The Cornelia Marie’s exile wasn’t just scandal-driven; mechanical gremlins plagued her post-2020 runs—a seized engine in 2022 forced a $800K refit, sidelining her amid Harris’s fallout. McManus, ever the pragmatist, tendered summers while Harris weathered legal tempests, but fan outcry peaked in 2024 Reddit rants: “No Marie, no magic—bring her back!” Jensen’s crew, including ex-Time Bandit deckhand Riley Hillstrand and engineer Felipe Miramontes (fresh off Jake Anderson’s Titan Explorer), sees the buy as a passion play. “We scraped quotas last winter—45,000 pounds of snow crab—without the show,” Jensen boasts. “Now? We’re ready for the glare.”
Discovery’s gamble pays off: Early buzz positions the Marie as the “prodigal daughter,” her return offsetting Jake Anderson’s recent retirement bombshell.

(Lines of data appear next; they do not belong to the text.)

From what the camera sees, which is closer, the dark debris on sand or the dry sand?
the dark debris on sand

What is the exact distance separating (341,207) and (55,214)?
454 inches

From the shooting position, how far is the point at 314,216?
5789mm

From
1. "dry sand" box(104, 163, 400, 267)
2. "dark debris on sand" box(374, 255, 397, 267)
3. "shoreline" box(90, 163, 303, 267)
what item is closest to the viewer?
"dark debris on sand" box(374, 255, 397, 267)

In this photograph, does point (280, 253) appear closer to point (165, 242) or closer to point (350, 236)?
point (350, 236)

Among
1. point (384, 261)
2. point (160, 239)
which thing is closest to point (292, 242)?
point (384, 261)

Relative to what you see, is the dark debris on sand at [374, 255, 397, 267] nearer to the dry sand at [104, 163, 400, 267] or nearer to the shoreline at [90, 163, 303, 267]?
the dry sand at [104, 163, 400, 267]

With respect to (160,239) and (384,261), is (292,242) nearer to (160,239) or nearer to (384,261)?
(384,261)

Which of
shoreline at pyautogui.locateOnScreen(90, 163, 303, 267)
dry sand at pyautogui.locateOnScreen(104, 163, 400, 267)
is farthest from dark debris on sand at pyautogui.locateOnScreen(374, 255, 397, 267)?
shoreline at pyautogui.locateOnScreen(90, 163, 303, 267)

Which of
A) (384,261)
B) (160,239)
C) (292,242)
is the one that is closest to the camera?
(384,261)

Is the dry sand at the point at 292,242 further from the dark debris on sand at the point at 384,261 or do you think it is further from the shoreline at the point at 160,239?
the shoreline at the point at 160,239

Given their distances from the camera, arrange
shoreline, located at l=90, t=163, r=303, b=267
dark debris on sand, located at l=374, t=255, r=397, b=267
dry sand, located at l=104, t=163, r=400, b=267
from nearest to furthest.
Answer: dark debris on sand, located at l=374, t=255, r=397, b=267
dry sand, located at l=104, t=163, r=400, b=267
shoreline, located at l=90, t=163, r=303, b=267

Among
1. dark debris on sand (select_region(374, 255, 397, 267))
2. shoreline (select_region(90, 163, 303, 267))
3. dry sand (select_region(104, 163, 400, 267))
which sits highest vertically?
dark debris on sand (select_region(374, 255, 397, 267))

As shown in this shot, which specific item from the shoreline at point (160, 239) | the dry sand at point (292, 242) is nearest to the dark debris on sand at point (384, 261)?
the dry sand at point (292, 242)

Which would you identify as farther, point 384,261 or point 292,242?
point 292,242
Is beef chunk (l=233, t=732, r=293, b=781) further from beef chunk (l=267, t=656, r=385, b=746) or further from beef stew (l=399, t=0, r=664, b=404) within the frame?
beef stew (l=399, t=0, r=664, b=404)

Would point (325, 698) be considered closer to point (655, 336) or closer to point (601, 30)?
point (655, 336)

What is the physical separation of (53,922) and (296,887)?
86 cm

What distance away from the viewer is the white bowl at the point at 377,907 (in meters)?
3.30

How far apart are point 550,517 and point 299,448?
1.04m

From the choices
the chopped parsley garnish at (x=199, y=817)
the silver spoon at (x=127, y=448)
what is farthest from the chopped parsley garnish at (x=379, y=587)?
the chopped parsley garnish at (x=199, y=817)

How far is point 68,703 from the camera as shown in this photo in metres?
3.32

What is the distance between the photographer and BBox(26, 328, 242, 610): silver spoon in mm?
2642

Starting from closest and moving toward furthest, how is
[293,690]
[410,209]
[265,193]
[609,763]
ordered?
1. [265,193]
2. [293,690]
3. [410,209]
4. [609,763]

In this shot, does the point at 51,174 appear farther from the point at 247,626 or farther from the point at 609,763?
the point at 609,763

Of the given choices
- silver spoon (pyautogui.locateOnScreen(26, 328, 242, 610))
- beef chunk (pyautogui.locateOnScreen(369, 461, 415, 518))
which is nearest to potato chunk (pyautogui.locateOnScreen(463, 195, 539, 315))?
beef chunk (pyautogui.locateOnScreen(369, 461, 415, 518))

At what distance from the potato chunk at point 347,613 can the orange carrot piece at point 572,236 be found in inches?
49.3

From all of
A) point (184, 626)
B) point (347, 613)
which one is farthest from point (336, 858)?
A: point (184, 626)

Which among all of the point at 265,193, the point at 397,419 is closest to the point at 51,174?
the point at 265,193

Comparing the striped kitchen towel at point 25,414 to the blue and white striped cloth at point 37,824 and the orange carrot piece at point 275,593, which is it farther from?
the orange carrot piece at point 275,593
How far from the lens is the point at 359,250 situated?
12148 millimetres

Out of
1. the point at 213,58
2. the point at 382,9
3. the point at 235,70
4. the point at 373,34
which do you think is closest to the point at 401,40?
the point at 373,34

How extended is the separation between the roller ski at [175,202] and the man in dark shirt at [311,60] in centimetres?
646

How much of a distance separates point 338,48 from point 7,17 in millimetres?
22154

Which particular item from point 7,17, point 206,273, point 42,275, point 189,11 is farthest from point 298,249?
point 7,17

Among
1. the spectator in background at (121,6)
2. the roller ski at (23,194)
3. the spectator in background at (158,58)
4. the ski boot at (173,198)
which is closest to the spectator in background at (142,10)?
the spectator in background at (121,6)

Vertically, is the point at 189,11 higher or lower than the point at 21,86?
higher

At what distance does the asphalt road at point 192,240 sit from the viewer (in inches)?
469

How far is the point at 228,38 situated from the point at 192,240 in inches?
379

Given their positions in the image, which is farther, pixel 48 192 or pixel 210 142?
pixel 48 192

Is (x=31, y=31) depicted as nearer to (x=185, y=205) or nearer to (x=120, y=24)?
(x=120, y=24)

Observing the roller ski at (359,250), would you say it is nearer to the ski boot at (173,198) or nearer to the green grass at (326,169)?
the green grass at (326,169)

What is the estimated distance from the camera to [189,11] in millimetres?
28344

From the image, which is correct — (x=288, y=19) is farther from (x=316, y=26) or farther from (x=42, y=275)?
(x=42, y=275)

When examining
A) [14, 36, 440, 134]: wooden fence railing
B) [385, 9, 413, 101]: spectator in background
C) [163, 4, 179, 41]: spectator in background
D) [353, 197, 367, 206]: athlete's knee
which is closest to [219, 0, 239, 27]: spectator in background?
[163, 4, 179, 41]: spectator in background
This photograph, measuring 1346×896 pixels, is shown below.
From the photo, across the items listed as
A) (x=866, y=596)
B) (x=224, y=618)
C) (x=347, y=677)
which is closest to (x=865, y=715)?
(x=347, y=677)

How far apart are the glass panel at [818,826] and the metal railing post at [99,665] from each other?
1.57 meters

No Harris involvement—Josh’s Bloodline revival is DOA—but cameos from Jake (sober and sidelined) tease family closure. “The Bering doesn’t forget,” exec producer “Smoke” Weyland teases. “Neither do viewers.”
Legacy on the Line: What’s Next for the Marie?
At 36 feet and 105 gross tons, the Cornelia Marie’s no relic—she’s Bering battle-tested, with upgrades like solar-assisted hydraulics for eco-quotas. Jensen’s vision: Blend Phil’s outlaw flair with sustainable hauls, targeting a spin-off Cornelia Marie: New Blood if Season 22 hauls ratings gold. Fans flood X with #MarieReturns: “Taylor’s got Phil’s fire—crab pots incoming!” one viral post cheers.
As winter storms brew, the Marie steams toward Unalaska, her hull humming with promise. From Phil’s fatal stroke—captured raw in Season 6—to Josh’s triumphs and tumbles, she’s weathered more than waves. Now, under Jensen’s steady gaze, the legend lives: Not vanished, but reborn. Season 22 drops June 10, 2026—fair winds, captains. The sea’s calling, and the Marie’s answering.